= Project Cumulus =

1950s UK government initiative and the subject of conspiracy theories

Project Cumulus was a 1950s UK government initiative to investigate weather manipulation, in particular through cloud seeding experiments. The project, which was operational between 1949 and 1952, was known jokingly as Operation Witch Doctor. The experiments involved RAF planes dropping chemicals above clouds in an attempt to make rain.

A conspiracy theory has circulated claiming that the Lynmouth Flood was caused by Project Cumulus. However, the claim ignores the size of the meterological weather pattern and how similar floods have occurred throughout British Isles for centuries.

==Project==
Operation Cumulus was based at the RAF's School of Aeronautics at RAF Cranfield in Bedfordshire, England. Scientists worked with the RAF and the MoD's meteorological research flight based at RAF Farnborough to identify chemicals, which were provided by ICI in Billingham, that could be released into clouds to cause rain through artificial means.

The military applications for this included stopping enemy movement because of boggy ground or flooded rivers, and clearing fog from airfields. Another reason was that rainmaking might have the potential "to explode an atomic weapon in a seeded storm system or cloud. This would produce a far wider area of radioactive contamination than in a normal atomic explosion".

Methods that were tested involved releasing pellets of salt, dry ice, or silver iodide into clouds from aircraft or from firing them into clouds from the ground.

==Lynmouth==

On 16 August 1952, a severe flood occurred in the town of Lynmouth in north Devon. 9 in of rain fell within twenty-four hours: "Ninety million tonnes of water swept down the narrow valley into Lynmouth" and the East Lyn River rose rapidly and burst its banks.
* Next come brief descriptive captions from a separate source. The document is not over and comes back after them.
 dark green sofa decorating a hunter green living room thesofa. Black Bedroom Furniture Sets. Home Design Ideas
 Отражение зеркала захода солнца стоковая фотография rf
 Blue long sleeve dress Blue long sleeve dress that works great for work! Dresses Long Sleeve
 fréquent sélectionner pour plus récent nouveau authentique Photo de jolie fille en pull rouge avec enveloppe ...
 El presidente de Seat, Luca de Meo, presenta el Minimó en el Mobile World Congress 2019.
Thirty-four people died and many buildings and bridges were seriously damaged. According to the BBC, "North Devon experienced 250 times the normal August rainfall in 1952."

The amount of rainfall cited by the BBC seems questionable, probably overstated by a factor of 100 (as 230 mm of rain would be approximately 2.5 times the normal amount for a typical August month). An article from the 1953 Geography Journal cited the rainfall levels to be high, but nothing close to the levels suggested by the BBC article from 2001.
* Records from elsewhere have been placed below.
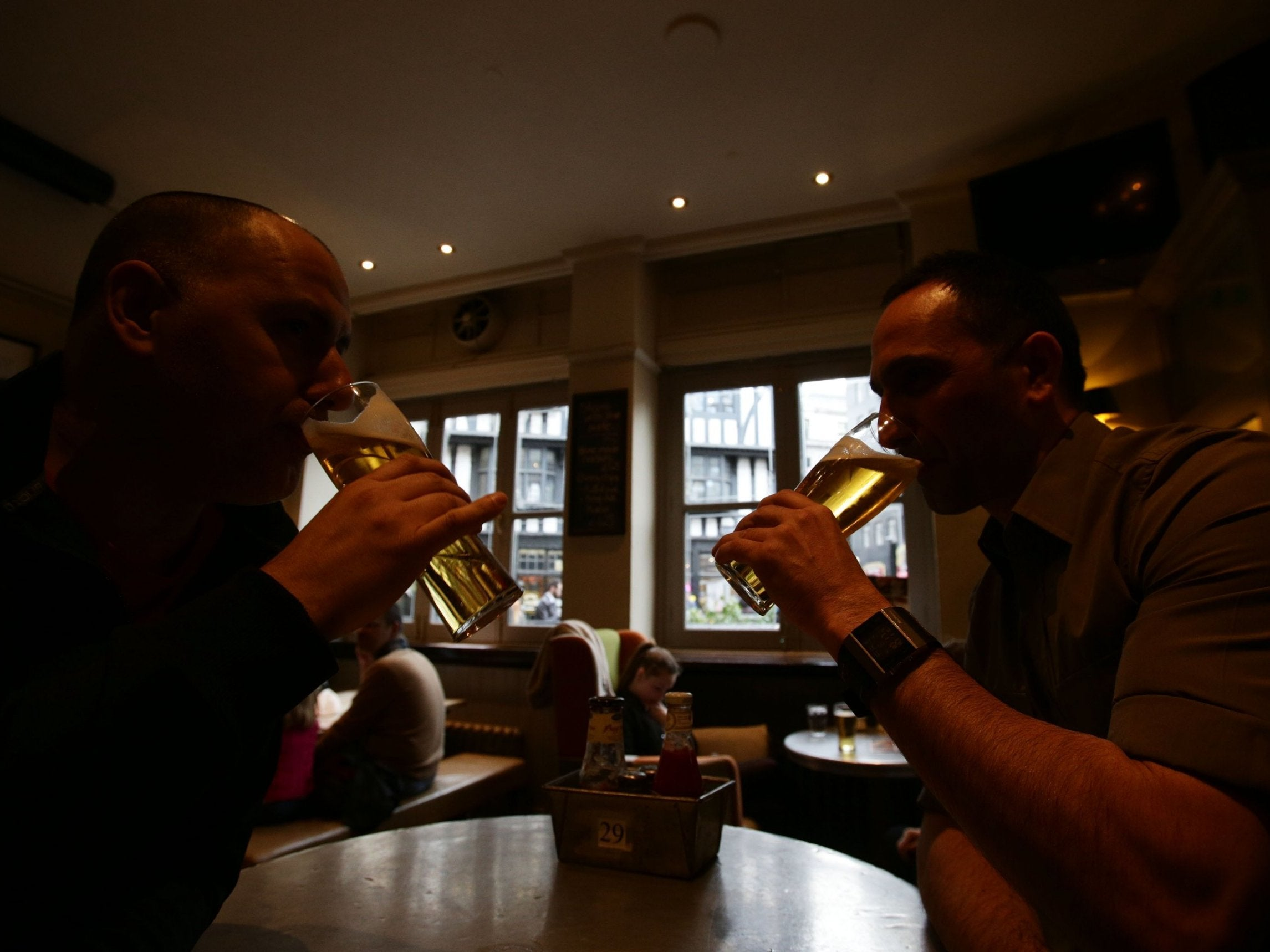 Nearly 1,000 British pubs have vanished in a year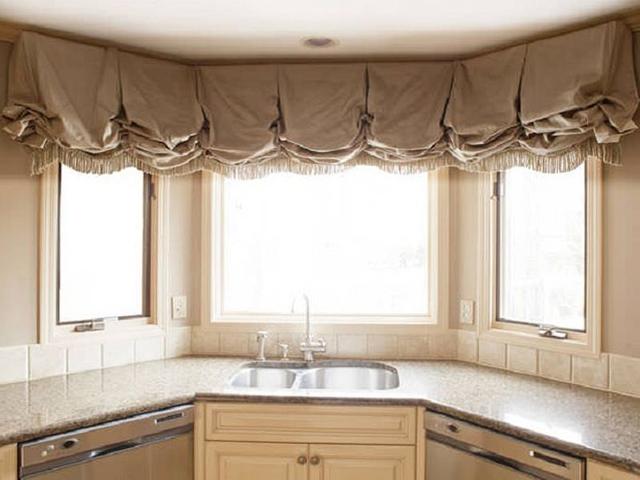 Шторы на эркерное окно: для гостиной и кухни, занавески и ламбрекены на эркер
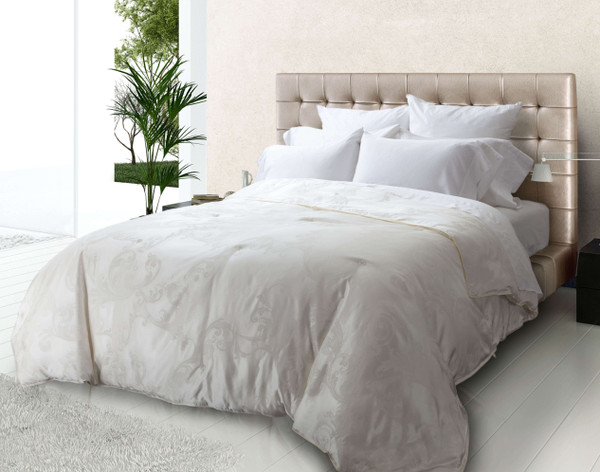 Cocoon Yourself! Everything You Need to Know About Silk Duvets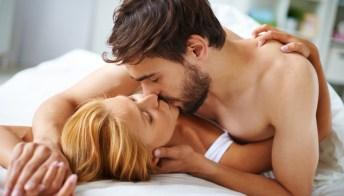 Perché le donne fingono l'orgasmo?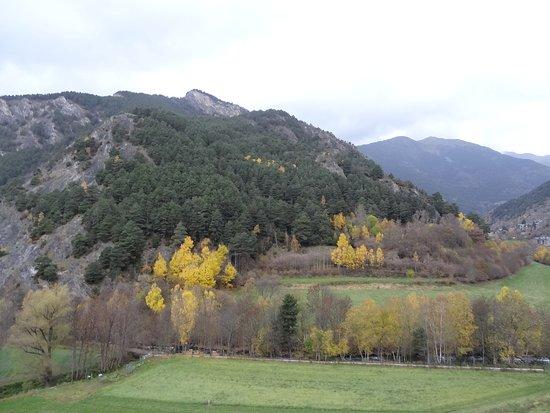 Parrocchia di Ordino, Andorra: Ordino es una parroquia situada en el extremo noroeste del Principado de Andorra. Su población el año 2015 era de 4687 habitantes.2 Está situado a una altitud de 1298 m, con una superficie de 90 km² y una densidad de población de 52,7 hab/km².1 Los pueblos más importantes son: Ansalonga, Arans, El Serrat, La Cortinada, Llorts, Ordino, Segudet y Sornàs, los cuales constituyen la zona menos poblada del país.
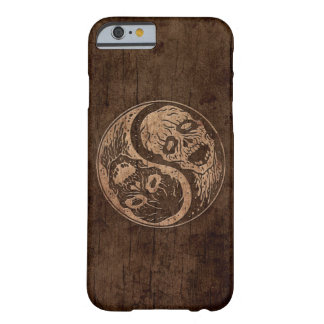 Zombis de Yin Yang con el efecto de madera del Funda De iPhone 6 Barely There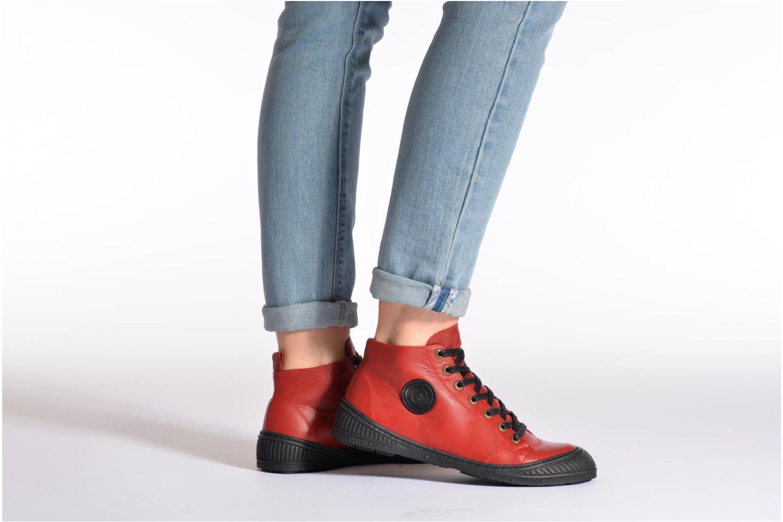 Sneaker Pataugas RockerN rot ansicht von unten / tasche getragen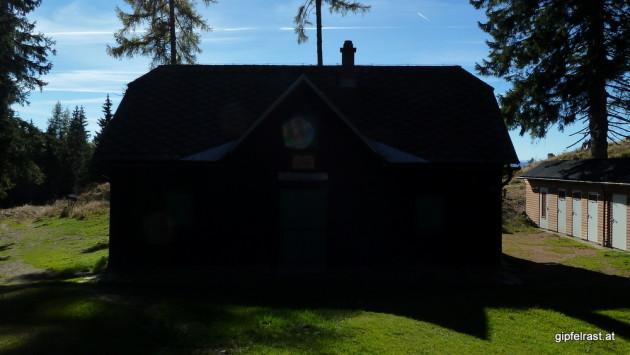 Die Fohnsdorfer Hütte im Gegenlicht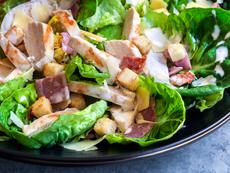 Салата с пиле, бекон и авокадо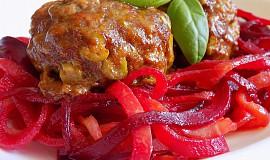Masovo-tvarůžkový karbanátek se zeleninovými špagetami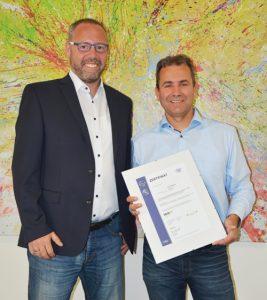 Claus Möhler (links im Bild), ISIS12 Berater der Applied Security GmbH aus Großwallstadt gratuliert Matthias Geis, Informationssicherheitsbeauftragter der Stadt Alzenau, zum erfolgreichen Abschluss des Prozesses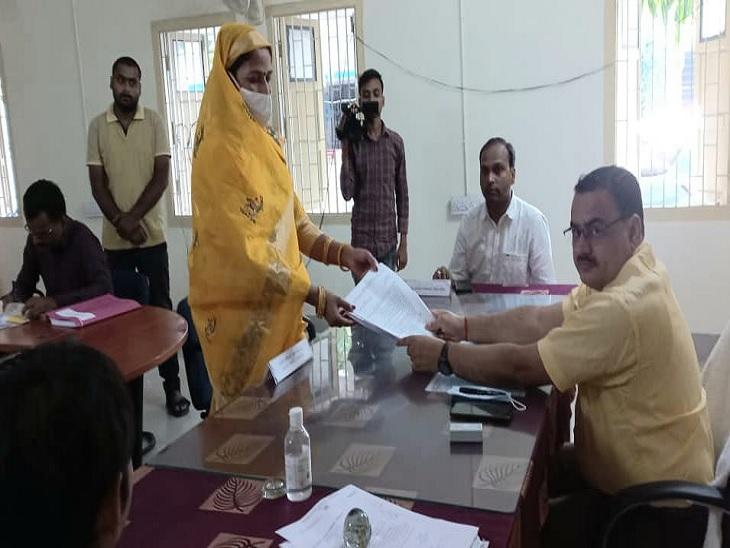 विद्यापतिनगर प्रखंड से नामांकन के पहले दिन 114 उम्मीदवारों ने दाखिल किया पर्चा बिहार पंचायत चुनाव,Bihar Panchayat Election - Dainik Bhaskar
Comparable floods in the area have been recorded in the past, such as one in 1924.

A conspiracy theory has circulated that the flood was caused by secret cloud seeding experiments conducted by the Royal Air Force. However, noting that the experiments were not secret, that the cloud seeding experiments were at the scale of individual clouds, and that the whole of the southwestern corner of the British Isles was affected by heavy rain at the time, the theory to whether the weather was impacted has been dismissed as "preposterous" by one weather expert Philip Eden.